**What to work on**
[1] In the adult education text, which community is called one of the most vibrant and important immigrant communities in the country?
[2] Repeat word for word the stretch of the adult education text from "I appreciate the" through "school is outrageous!".

**Text for analysis**
Start of Block
I appreciate the excellent job that lobbyists like Dawn Koepke have done for adult education. But we know that even the most impassioned and intelligent lobbying is not going to defeat the powers arrayed against us, nor force them to back off. Frederick Douglass told us, “Power yields nothing without demand”. He knew what he was talking about. I propose that while we reject Brown’s phony plan, we begin organizing and demanding that schools that have been closed be reopened. Where to begin is something that would have to be figured out but it seems that Oakland is both close at hand and a glaring affront. The Fruitvale is one of the most vibrant and important immigrant communities in the country. The fact that Oakland does not have an adult school is outrageous!
I propose that the CCAE, with the support of all of us in this room and those who will come to this conference, and all we can rally, undertake a campaign. Go to the churches, to the flea markets, to community organizations and schools, with flyers and petitions. Find out how many people would come to adult ESL classes in Oakland, for example, if they were available. Do you think a movement could be begun on that basis? I think it could. With the government making all these noises about immigration reform and the rest – and let’s not be deluded here – the reason the Republicans and Democrats have suddenly awoken to the need for immigration reform is because the corporate elite are telling them, we have to secure a reliable cheap labor force. This is dramatically manifest in the fields where there’s a great fear among the agribusiness that there will not be enough cheap, disenfranchised labor, in the face of increased competition from super low wage regions in other countries. But all this provides a potential opening, too.
End of Block
**Data section**
Start of Block
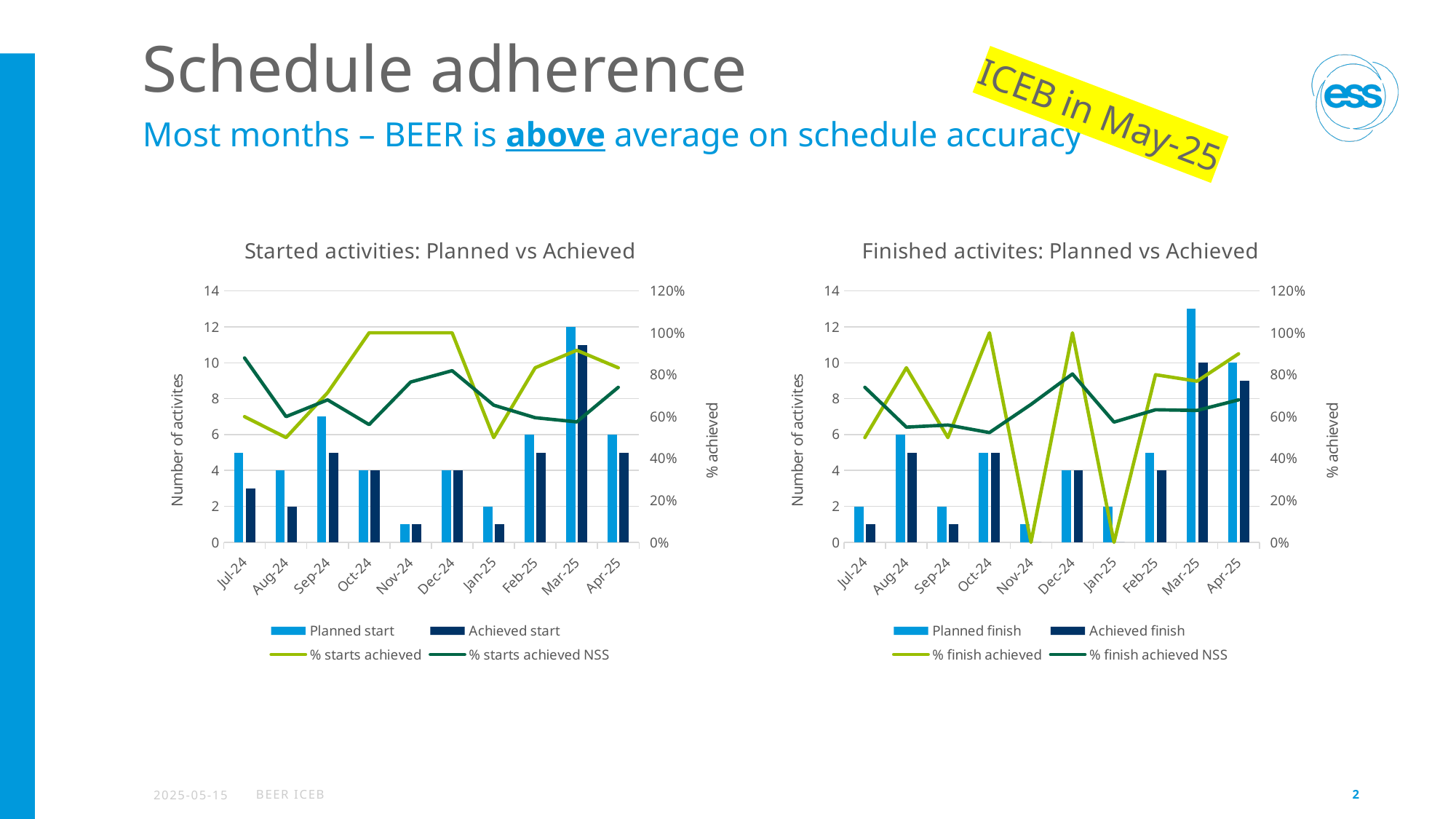
On the 'Finished activites: Planned vs Achieved' chart, what is the Achieved finish value for Mar-25? 10 On the 'Finished activites: Planned vs Achieved' chart, is the '% finish achieved' value for Nov-24 greater or less than 20%? less How many months are shown on the x axis of the 'Started activities: Planned vs Achieved' chart? 10 On the 'Started activities: Planned vs Achieved' chart, what is the Planned start value for Aug-24? 4 On the 'Started activities: Planned vs Achieved' chart, which month has the highest Planned start value? Mar-25 On the 'Finished activites: Planned vs Achieved' chart, what is the Planned finish value for Aug-24? 6 On the 'Finished activites: Planned vs Achieved' chart, which month has the larger Planned finish value, Mar-25 or Apr-25? Mar-25 How many series does the legend of the 'Finished activites: Planned vs Achieved' chart list? 4 On the 'Finished activites: Planned vs Achieved' chart, which month has the lowest Planned finish value? Nov-24 On the 'Started activities: Planned vs Achieved' chart, what is the Planned start value for Mar-25? 12 On the 'Started activities: Planned vs Achieved' chart, is the '% starts achieved' value for Oct-24 greater or less than 80%? greater On the 'Started activities: Planned vs Achieved' chart, what is the difference between the Planned start values for Mar-25 and Apr-25? 6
End of Block
**Results in order**
[1] The Fruitvale.

[2]
I appreciate the excellent job that lobbyists like Dawn Koepke have done for adult education. But we know that even the most impassioned and intelligent lobbying is not going to defeat the powers arrayed against us, nor force them to back off. Frederick Douglass told us, “Power yields nothing without demand”. He knew what he was talking about. I propose that while we reject Brown’s phony plan, we begin organizing and demanding that schools that have been closed be reopened. Where to begin is something that would have to be figured out but it seems that Oakland is both close at hand and a glaring affront. The Fruitvale is one of the most vibrant and important immigrant communities in the country. The fact that Oakland does not have an adult school is outrageous!